§ Tasks to carry out
a) Answer each question using the post-extraction Lambda passage.
(i) What confidence threshold is used to filter detected entities?
(ii) What is the maximum execution time for a post-extraction Lambda?
(iii) How many unique entities are selected for each page?
b) Reproduce the post-extraction Lambda passage word for word, everything from "Note that at" down to "fits your need.".
c) List every step that the bulleted list in the post-extraction Lambda passage says the function performs.

§ Document section
The post-extraction Lambda function allows you to implement the logic to process the text extracted by Amazon Kendra from the ingested document, then create and update the metadata. The post-extraction function we configured implements the code to invoke Amazon Comprehend to detect entities from the text extracted by Amazon Kendra, and uses them to update the document metadata, which is presented as facets in an Amazon Kendra search. The function code is embedded in the CloudFormation template we used earlier. You can choose the Template tab of the stack on the CloudFormation console and review the code for PostExtractionLambda.

* Splits the page text into sections that do not exceed the max byte length limit of the comprehend detect_entities API. (See Limits (https://docs.aws.amazon.com/comprehend/latest/dg/guidelines-and-limits.html)). NOTE the script uses a naive character length splitting algorithm for simplicity - production use cases should implement overlapping or sentence boundary splits, based on UTF8 byte length.
* For each section of the text, calls the comprehend detect_entities(API) to detect the following entity types: ["COMMERCIAL_ITEM", "DATE", "EVENT", "LOCATION", "ORGANIZATION", "OTHER", "PERSON", "QUANTITY", "TITLE"]
* Filters out detected entities that are below the threshold confidence score. We are using 0.97 threshold which means only entities with 97% and more will be used.
* Tracks the frequency count of each remaining entity
* De-duplicates entities
* Selects only the top N (10) unique entities for each page, based on occurrence frequency

Note that at this time CDE only supports synchronous calls or if it has to be asynchronous, then an explicit wait loop is needed. For post extraction lambda the max execution time is 1 min. Hence async calls can be tricky to manage. The lambda custom logic can be changed based on the requirements which fits your need. 
Additionally, Comprehend custom entity recognition method could be used which extends the capability of Amazon Comprehend by helping you identify your specific new entity types that are not in the preset generic entity types (https://docs.aws.amazon.com/comprehend/latest/dg/how-entities.html).

Data records
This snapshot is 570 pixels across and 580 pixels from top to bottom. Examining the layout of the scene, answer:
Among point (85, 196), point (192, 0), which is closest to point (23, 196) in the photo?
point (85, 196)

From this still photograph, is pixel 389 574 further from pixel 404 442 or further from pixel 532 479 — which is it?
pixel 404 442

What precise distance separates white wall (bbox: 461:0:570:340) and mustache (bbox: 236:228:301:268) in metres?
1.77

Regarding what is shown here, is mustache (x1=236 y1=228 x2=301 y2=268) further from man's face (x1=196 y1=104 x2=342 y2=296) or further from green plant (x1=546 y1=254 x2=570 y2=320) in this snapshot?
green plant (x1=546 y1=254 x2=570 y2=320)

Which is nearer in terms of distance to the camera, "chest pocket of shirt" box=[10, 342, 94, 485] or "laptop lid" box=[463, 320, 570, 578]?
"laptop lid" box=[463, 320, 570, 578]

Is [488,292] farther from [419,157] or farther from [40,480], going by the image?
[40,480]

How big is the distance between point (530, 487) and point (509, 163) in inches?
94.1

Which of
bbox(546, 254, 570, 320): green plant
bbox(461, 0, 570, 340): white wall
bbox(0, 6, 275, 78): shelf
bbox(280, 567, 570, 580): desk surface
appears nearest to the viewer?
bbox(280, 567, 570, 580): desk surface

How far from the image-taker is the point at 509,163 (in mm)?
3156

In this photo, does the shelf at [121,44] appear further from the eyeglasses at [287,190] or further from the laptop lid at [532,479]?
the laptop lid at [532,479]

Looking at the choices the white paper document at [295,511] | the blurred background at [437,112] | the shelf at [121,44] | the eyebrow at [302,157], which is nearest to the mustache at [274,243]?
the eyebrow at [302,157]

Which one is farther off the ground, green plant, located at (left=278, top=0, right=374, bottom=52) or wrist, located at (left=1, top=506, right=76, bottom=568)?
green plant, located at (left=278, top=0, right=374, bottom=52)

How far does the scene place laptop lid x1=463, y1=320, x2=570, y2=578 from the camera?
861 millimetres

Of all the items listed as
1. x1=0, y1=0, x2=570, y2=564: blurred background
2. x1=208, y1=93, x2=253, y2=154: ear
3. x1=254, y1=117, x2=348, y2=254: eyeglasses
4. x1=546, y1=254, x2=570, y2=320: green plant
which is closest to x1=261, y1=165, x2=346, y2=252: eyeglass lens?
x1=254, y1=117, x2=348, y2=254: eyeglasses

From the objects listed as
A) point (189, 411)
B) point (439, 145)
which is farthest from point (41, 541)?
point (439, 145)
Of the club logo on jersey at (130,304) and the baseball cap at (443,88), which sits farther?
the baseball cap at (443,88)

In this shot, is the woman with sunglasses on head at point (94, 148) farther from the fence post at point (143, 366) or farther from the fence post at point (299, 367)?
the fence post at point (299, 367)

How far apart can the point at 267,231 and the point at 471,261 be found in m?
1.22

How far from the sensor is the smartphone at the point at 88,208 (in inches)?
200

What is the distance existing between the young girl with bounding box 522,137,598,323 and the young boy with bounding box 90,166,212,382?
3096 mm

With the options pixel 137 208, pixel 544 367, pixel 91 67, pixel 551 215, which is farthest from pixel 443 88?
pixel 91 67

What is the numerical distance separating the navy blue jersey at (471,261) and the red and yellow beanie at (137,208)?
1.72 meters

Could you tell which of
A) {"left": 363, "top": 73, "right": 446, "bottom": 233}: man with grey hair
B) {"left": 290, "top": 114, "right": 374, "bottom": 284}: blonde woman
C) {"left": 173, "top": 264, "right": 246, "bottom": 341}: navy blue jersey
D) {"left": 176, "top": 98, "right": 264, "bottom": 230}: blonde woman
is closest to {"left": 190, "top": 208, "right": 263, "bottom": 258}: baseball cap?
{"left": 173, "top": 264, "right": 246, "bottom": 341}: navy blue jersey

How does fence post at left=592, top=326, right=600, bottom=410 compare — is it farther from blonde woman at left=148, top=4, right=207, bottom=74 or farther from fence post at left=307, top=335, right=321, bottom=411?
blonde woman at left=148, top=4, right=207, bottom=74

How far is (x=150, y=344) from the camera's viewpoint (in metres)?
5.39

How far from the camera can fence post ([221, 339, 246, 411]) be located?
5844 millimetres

§ Answers per task
a)
(i) 0.97, so only entities with a confidence of 97% or more are used.
(ii) 1 minute.
(iii) The top 10, based on occurrence frequency.

b)
Note that at this time CDE only supports synchronous calls or if it has to be asynchronous, then an explicit wait loop is needed. For post extraction lambda the max execution time is 1 min. Hence async calls can be tricky to manage. The lambda custom logic can be changed based on the requirements which fits your need.

c)
1. Splits the page text into sections that do not exceed the max byte length limit of the comprehend detect_entities API.
2. Calls detect_entities on each section to detect the listed entity types.
3. Filters out detected entities below the threshold confidence score.
4. Tracks the frequency count of each remaining entity.
5. De-duplicates entities.
6. Selects only the top N (10) unique entities for each page, based on occurrence frequency.